What needs to be done | Every line in the records below that holds "assets" must be identified and copied.

Material supplied |

============================================================

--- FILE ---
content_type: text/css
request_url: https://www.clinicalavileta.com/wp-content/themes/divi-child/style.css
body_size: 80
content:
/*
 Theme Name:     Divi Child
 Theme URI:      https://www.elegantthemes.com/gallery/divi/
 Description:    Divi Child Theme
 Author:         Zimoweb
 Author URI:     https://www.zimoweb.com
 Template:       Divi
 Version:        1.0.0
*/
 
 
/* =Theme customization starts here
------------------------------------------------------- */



============================================================

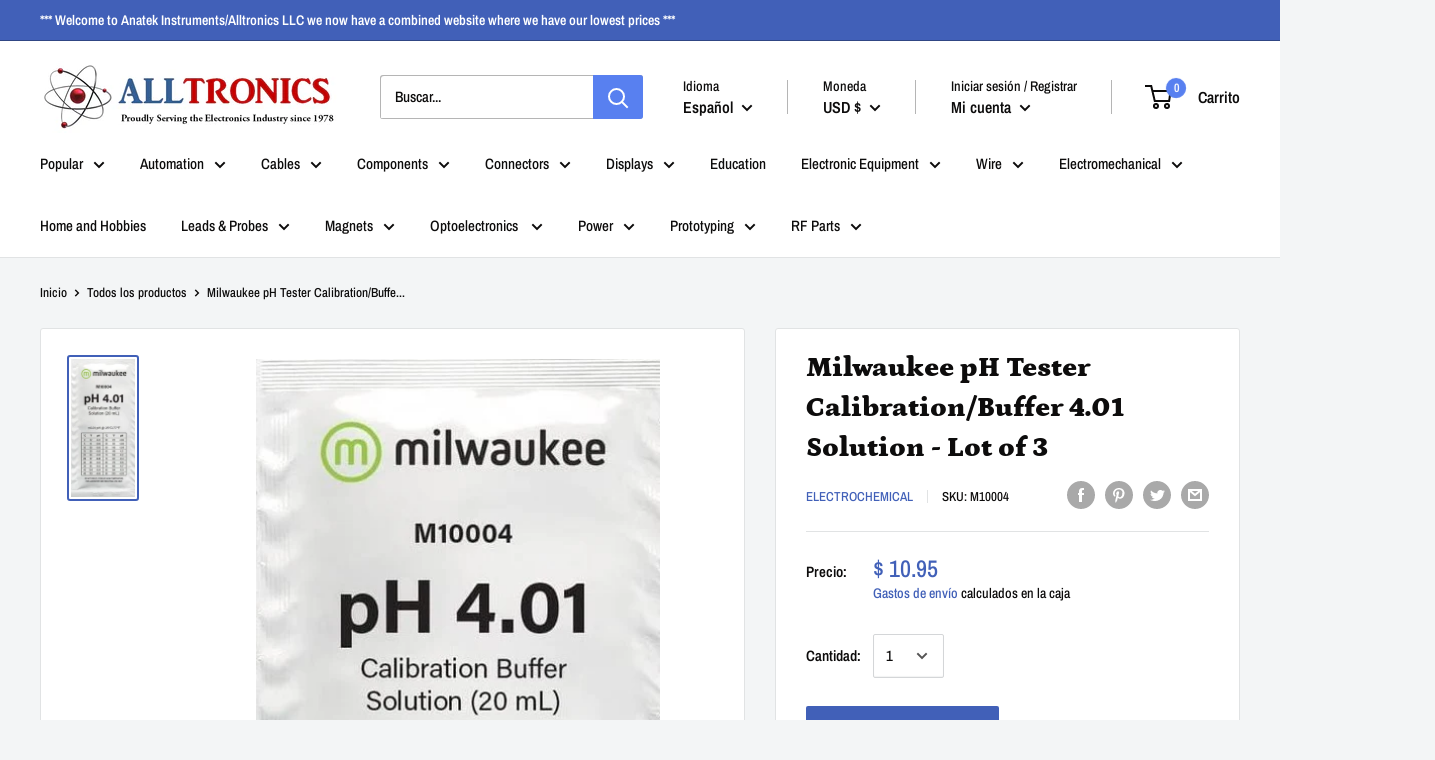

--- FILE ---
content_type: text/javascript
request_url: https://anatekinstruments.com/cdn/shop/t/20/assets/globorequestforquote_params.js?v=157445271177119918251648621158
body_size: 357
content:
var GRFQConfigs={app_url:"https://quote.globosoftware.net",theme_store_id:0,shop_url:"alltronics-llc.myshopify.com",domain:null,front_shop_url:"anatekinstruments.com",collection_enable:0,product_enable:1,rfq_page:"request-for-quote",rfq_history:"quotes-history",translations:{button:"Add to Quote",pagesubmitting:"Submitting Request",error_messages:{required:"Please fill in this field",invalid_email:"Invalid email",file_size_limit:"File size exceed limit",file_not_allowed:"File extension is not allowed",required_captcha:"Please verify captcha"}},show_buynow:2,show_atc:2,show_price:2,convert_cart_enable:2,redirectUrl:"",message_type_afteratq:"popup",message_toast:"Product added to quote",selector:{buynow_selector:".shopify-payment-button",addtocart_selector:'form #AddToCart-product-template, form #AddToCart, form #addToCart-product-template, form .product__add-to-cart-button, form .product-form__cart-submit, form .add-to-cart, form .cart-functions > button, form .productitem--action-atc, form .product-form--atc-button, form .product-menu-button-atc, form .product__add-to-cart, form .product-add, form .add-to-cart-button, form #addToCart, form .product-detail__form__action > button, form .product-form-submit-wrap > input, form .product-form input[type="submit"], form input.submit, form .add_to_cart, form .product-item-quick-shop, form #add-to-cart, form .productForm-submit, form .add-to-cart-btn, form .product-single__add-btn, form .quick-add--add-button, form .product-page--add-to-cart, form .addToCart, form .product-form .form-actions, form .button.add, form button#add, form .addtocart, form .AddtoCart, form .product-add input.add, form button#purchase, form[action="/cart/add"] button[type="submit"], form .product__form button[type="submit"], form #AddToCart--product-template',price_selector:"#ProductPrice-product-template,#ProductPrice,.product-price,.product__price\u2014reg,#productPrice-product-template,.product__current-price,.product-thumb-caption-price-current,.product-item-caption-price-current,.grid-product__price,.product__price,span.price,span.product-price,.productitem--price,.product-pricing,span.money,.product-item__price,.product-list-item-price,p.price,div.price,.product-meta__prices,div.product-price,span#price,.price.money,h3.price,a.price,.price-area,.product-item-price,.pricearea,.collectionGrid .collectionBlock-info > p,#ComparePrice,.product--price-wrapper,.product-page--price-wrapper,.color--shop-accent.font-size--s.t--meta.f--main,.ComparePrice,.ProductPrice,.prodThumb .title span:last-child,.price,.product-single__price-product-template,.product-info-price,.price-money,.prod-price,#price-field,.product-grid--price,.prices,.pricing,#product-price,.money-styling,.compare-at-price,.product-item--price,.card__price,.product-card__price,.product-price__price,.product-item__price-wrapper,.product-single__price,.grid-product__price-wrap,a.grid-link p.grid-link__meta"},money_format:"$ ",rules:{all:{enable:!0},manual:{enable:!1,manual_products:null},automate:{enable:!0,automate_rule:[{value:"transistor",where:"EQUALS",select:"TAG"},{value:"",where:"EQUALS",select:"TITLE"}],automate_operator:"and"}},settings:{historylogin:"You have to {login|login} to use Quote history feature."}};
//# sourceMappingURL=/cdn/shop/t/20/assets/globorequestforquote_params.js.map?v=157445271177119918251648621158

============================================================

Result for this exercise |
request_url: https://anatekinstruments.com/cdn/shop/t/20/assets/globorequestforquote_params.js?v=157445271177119918251648621158
//# sourceMappingURL=/cdn/shop/t/20/assets/globorequestforquote_params.js.map?v=157445271177119918251648621158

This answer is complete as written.